So, how would you keep allocations fast on multi-core hardware?

FTA: “I am targetting embedders with multiple mutator threads, and a classic semi-space collector doesn’t scale – you could access the allocation pointer atomically, but that would be a bottleneck, serializing mutators, not to mention the cache contention.”



Per-core heaps. Count, sizes and proportions of generational heaps can also be scaled dynamically according to allocation rate, target % CPU time spent in GC and collection efficiency, like .NET's GC does.

https://devblogs.microsoft.com/dotnet/put-a-dpad-on-that-gc/

https://maoni0.medium.com/dynamically-adapting-to-applicatio...


Per-thread nurseries worked just fine for Java for close to a decade. They made it more efficient using escape analysis. Escape analysis indirectly lead to borrow checking and Rust.


While per-thread nurseries certainly work, I recently became aware that TCMalloc actually supports either per-thread mode or per-CPU mode: https://google.github.io/tcmalloc/overview.html#tcmalloc-cac...

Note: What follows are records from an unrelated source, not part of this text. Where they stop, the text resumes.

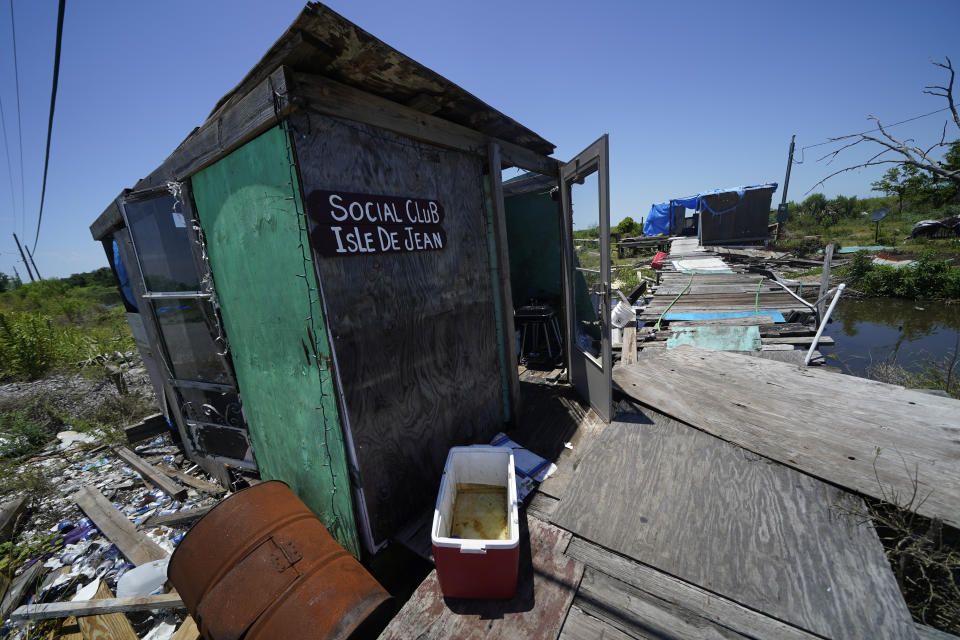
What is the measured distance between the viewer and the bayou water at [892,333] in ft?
23.7

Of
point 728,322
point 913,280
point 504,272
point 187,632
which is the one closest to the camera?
point 187,632

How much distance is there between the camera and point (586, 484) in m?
2.73

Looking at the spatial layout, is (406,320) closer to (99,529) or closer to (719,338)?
(99,529)

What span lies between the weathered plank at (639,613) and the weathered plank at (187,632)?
2.55 meters

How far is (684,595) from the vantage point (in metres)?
1.86

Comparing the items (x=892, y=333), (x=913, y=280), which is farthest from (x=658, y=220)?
(x=892, y=333)

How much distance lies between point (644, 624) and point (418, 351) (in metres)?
2.15

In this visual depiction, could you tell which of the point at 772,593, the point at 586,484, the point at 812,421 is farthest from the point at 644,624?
the point at 812,421

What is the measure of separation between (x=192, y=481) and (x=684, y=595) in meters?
5.12

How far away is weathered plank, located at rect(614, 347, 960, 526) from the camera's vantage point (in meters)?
2.27

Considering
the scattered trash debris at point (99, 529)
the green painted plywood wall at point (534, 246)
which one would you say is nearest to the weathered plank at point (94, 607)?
the scattered trash debris at point (99, 529)

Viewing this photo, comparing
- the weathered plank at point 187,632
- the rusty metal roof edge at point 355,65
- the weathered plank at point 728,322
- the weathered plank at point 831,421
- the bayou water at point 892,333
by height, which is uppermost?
the rusty metal roof edge at point 355,65

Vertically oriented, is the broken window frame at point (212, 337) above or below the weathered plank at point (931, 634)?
above

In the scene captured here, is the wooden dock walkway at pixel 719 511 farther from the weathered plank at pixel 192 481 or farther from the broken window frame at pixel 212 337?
the weathered plank at pixel 192 481
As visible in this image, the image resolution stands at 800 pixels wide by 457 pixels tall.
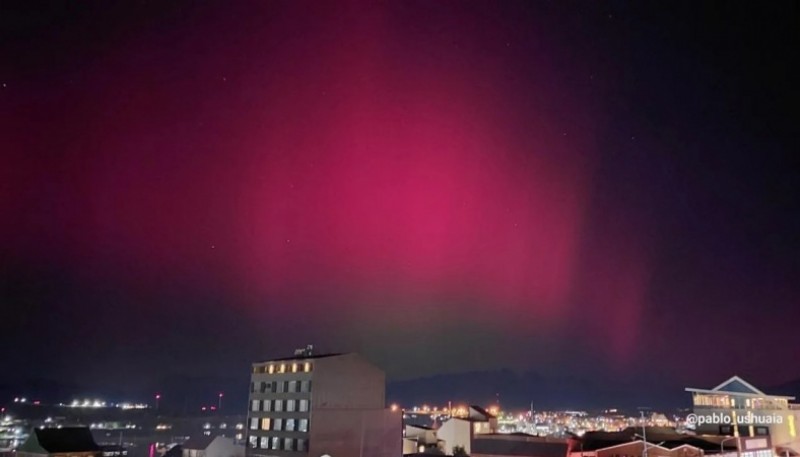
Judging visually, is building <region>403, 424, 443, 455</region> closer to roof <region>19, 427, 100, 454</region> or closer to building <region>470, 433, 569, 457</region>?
building <region>470, 433, 569, 457</region>

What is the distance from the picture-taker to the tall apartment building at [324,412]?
66.5 metres

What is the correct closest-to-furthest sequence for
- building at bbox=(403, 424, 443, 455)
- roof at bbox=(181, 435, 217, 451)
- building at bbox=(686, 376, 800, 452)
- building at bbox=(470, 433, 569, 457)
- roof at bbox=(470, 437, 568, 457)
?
1. roof at bbox=(470, 437, 568, 457)
2. building at bbox=(470, 433, 569, 457)
3. roof at bbox=(181, 435, 217, 451)
4. building at bbox=(403, 424, 443, 455)
5. building at bbox=(686, 376, 800, 452)

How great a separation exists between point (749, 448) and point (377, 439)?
1634 inches

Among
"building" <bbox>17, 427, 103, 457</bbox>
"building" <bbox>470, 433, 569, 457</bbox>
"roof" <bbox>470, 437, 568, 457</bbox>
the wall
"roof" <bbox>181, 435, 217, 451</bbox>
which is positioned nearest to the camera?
"roof" <bbox>470, 437, 568, 457</bbox>

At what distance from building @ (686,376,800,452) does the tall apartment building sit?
40.3 meters

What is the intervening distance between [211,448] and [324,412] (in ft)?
54.6

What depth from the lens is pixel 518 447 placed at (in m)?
60.0

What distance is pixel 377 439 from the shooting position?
226 feet

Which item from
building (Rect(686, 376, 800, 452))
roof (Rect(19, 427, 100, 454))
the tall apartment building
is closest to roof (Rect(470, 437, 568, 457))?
the tall apartment building

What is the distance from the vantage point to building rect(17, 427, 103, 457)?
71.3 meters

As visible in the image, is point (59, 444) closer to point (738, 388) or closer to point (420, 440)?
point (420, 440)

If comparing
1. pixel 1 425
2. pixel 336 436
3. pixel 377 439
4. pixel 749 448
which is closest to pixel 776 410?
pixel 749 448

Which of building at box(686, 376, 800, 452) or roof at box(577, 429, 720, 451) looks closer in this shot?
roof at box(577, 429, 720, 451)

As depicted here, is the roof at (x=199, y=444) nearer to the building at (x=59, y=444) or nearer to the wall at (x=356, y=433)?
the building at (x=59, y=444)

I have not looked into this very deeply but from first principles it would appear to me that a per-CPU nursery would be strictly better than a per-thread nursery for typical applications.


that would almost certainly be true if you could make statements about thread-cpu affinity


> While per-thread nurseries certainly work, I recently became aware that TCMalloc actually supports either per-thread mode or per-CPU mode: https://google.github.io/tcmalloc/overview.html#tcmalloc-cac...

Yeah, that's pretty new relative to when the old gperftools version of tcmalloc hit the scene. It works via the rseq operations on Linux; afaik no other OS is supported.

> I have not looked into this very deeply but from first principles it would appear to me that a per-CPU nursery would be strictly better than a per-thread nursery for typical applications.

Both are quite effective at removing the contention, so I think it mostly comes down to which needs fewer allocation caches to do it. In the case of a tie, per-CPU is probably better because if a thread migrates across cores you want to use memory likely to be hot in the CPU cache. If you have far more threads than cores, per-CPU should win. If you're single-threaded, per-thread should win. If you have a thread-per-core reactor, and either use the whole machine, or restrict it with cpuset so it always stays on the same cores, per-CPU should win, and more so if there are any ancillary threads for logging or whatever. All those profiles exist; what a "typical application" is I dunno.

There's also the concept of "virtual CPU IDs" (the language may have changed), which can minimize the downside of per-CPU for small cgroups on huge machines. It really should be better than per-thread, as running threads <= total threads. Not sure if that's even in mainline Linux now or not. https://lwn.net/Articles/885818/


Ah yes, thanks for the detailed explanation! By "typical application" I mean those applications where there are far more (mostly idle) threads than available cores. I guess I shouldn't have used the phrase "typical application" since this differs so much by people's experience.


If you allow thread migration across CPUs, then per-CPU nurseries become problematic when collecting, unless you stop the world.


You have private, fixed-size, copy-collected spaces for each thread.